MÜNCHEN (BLK) – Er sei froh, dass „Control“ über den Musiker Ian Curtis tatsächlich zustande gekommen ist, sagte der Fotograf Anton Corbijn über seinen ersten Spielfilm. Aber wohl niemand freue sich mehr darüber als Sam Riley und Alexandra Maria Lara – „aus äußerst naheliegenden Gründen“, wie Corbijn in seinem Foto-Tagebuch „In Control“ schreibt und damit die Liebesbeziehung der mittlerweile gemeinsam in Berlin lebenden Schauspieler meint. Nicht nur die beginnende Freundschaft zwischen den beiden ist auf Corbijns Aufnahmen von den Dreharbeiten zu sehen und spüren. „In Control“ ist viel mehr als nur das Buch zum Film.

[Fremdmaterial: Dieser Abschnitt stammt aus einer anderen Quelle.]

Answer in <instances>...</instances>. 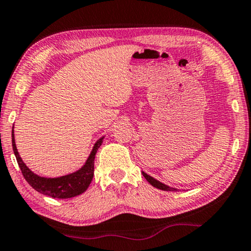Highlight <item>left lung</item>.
Listing matches in <instances>:
<instances>
[{"label": "left lung", "mask_w": 251, "mask_h": 251, "mask_svg": "<svg viewBox=\"0 0 251 251\" xmlns=\"http://www.w3.org/2000/svg\"><path fill=\"white\" fill-rule=\"evenodd\" d=\"M142 174H143V176L144 177H146V179L148 182L150 183L151 185L152 186H154V188H157V189H159V190H164V191H176V190L177 189H175V188H172V186H168V185H166V184H164V183H161V182H159L158 181V179H156V178H153L152 176H150V175H148L147 173H144V172H142Z\"/></svg>", "instance_id": "1"}]
</instances>
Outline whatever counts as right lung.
Listing matches in <instances>:
<instances>
[{
    "instance_id": "add662e5",
    "label": "right lung",
    "mask_w": 251,
    "mask_h": 251,
    "mask_svg": "<svg viewBox=\"0 0 251 251\" xmlns=\"http://www.w3.org/2000/svg\"><path fill=\"white\" fill-rule=\"evenodd\" d=\"M104 136L99 139L95 142L93 149H92L91 153L85 164L79 168L78 171L70 173L68 175L60 176V177H43L35 174L31 172L29 168L27 167L26 164L21 159L19 156L18 150H17L16 141H15V134L12 130V148L15 156L18 161V165L23 173L24 177L26 181L29 183L31 188L36 190L37 192L42 193V195L49 196L51 198H58V199H68V198H73L76 196L82 195L85 192L89 185L91 184L92 178L94 175V158L95 153L100 146L103 142Z\"/></svg>"
}]
</instances>
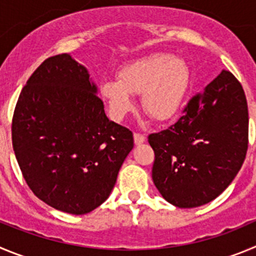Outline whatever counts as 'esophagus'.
Here are the masks:
<instances>
[{"instance_id": "1", "label": "esophagus", "mask_w": 256, "mask_h": 256, "mask_svg": "<svg viewBox=\"0 0 256 256\" xmlns=\"http://www.w3.org/2000/svg\"><path fill=\"white\" fill-rule=\"evenodd\" d=\"M145 139H146V138H145V135H142V134L134 132V142H135L136 145L142 144V142H145Z\"/></svg>"}]
</instances>
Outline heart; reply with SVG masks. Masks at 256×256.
Returning <instances> with one entry per match:
<instances>
[{
	"mask_svg": "<svg viewBox=\"0 0 256 256\" xmlns=\"http://www.w3.org/2000/svg\"><path fill=\"white\" fill-rule=\"evenodd\" d=\"M190 83V69L169 54H155L125 66L118 80H107L100 93L114 120L120 121L135 107L132 96L142 93V107L156 121L176 114Z\"/></svg>",
	"mask_w": 256,
	"mask_h": 256,
	"instance_id": "1",
	"label": "heart"
}]
</instances>
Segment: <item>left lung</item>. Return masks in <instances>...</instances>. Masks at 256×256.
Here are the masks:
<instances>
[{"mask_svg":"<svg viewBox=\"0 0 256 256\" xmlns=\"http://www.w3.org/2000/svg\"><path fill=\"white\" fill-rule=\"evenodd\" d=\"M152 180L169 204L202 206L221 194L240 170L249 144L242 86L222 70L188 101L174 125L150 134Z\"/></svg>","mask_w":256,"mask_h":256,"instance_id":"left-lung-1","label":"left lung"}]
</instances>
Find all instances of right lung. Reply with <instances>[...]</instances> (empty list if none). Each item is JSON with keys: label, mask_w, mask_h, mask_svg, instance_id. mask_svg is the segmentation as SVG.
I'll return each instance as SVG.
<instances>
[{"label": "right lung", "mask_w": 256, "mask_h": 256, "mask_svg": "<svg viewBox=\"0 0 256 256\" xmlns=\"http://www.w3.org/2000/svg\"><path fill=\"white\" fill-rule=\"evenodd\" d=\"M12 146L38 198L73 214L108 198L132 132L108 120L90 74L69 54L50 56L31 74L12 117Z\"/></svg>", "instance_id": "1"}]
</instances>
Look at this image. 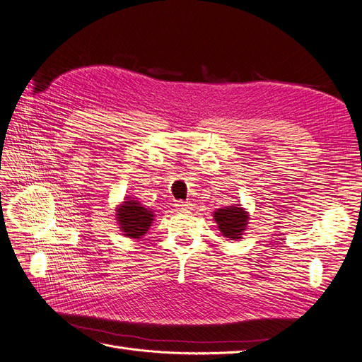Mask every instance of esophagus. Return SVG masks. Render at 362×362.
<instances>
[{
	"mask_svg": "<svg viewBox=\"0 0 362 362\" xmlns=\"http://www.w3.org/2000/svg\"><path fill=\"white\" fill-rule=\"evenodd\" d=\"M177 210L178 211H189L190 208H192V204H189V202H182V201H180V202H177Z\"/></svg>",
	"mask_w": 362,
	"mask_h": 362,
	"instance_id": "esophagus-1",
	"label": "esophagus"
}]
</instances>
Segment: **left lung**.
Masks as SVG:
<instances>
[{"instance_id": "obj_1", "label": "left lung", "mask_w": 362, "mask_h": 362, "mask_svg": "<svg viewBox=\"0 0 362 362\" xmlns=\"http://www.w3.org/2000/svg\"><path fill=\"white\" fill-rule=\"evenodd\" d=\"M218 231L229 240H240L249 223V213L240 204L217 208L213 213Z\"/></svg>"}]
</instances>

In seinen klug komponierten Schwarz-Weiß-Bildern erzählt Corbijn von der Entstehung der Filmbiografie, die Joy-Division-Sänger Curtis – gespielt von Riley – ein wunderbares, unprätentiöses Denkmal setzt. Der Postpunk-Musiker hatte 1980 mit 23 Jahren Selbstmord begangen. Der Betrachter lernt hinter den Kulissen des Filmsets nun auch Curtis’ Witwe Debbie kennen und seine heute 27-jährige Tochter Natalie. Immer wieder rückt Corbijn wichtige Requisiten in den Bild-Mittelpunkt. „Control“ läuft zurzeit in den deutschen Kinos. (dpa/wip)
Literaturangaben:
CORBIJN, ANTON: In Control. Das Buch zum Film. Ein Tagebuch. Deutsch-Englisch. Schirmer/Mosel Verlag, München 2007. 136 S., 75 Abbildungen in Duotone, 49,80 €.